Monday 24 April 2017

Budokan Concerts and Foreign Bands

The Budokan lit up at night with the golden "onion" dome visible on top
The Budokan, with the famous golden "onion" dome on top
Last Friday I went to the Budokan (left), one of Japan's most famous live venues. As the name suggests though, its primary purpose is not music but martial arts (=budō or 武道) and the venue was in fact originally built to host the judo at the 1964 Tokyo Olympic games. When The Beatles became the first band to play here in 1966, some people complained that hosting a Western music concert would "defile" the sacred martial arts arena.

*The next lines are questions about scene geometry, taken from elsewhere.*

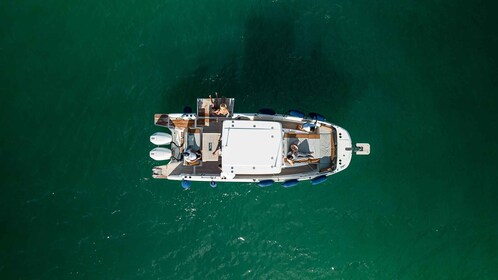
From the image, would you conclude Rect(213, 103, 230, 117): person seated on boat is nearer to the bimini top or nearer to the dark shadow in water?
the bimini top

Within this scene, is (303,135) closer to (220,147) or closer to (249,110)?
(249,110)

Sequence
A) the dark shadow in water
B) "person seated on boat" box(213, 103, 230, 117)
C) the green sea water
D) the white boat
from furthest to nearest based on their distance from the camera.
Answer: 1. the dark shadow in water
2. the green sea water
3. the white boat
4. "person seated on boat" box(213, 103, 230, 117)

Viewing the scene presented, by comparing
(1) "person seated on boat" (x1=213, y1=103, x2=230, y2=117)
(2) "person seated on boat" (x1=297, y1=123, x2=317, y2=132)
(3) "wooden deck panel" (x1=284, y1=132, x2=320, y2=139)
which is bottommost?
(3) "wooden deck panel" (x1=284, y1=132, x2=320, y2=139)

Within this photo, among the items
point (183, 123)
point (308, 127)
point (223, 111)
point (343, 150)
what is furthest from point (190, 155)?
point (343, 150)

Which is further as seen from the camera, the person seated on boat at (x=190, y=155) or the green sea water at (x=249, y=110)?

Housing around 15,000 spectators and with a distinctive octagonal roof with a gold "onion" (tamanegi) on top (made famous in a song) and unique overlapping wings inside (see video below), the acoustics are excellent.

Unfortunately, the band didn't do the arena justice at all - the singer was horribly out of tune - reflecting the fact that many older Western groups see Japan as a cash-cow and continue to tour even when way past their sell-by-date. Japanese audiences though are eminently polite and booing and walk-outs are unheard of. Indeed, they are "almost over-appreciative" (in the words of Eric Clapton in the notes of his 1980 Budokan live album) and even fumbling attempts at speaking Japanese and audience interaction are typically met with screams of approval.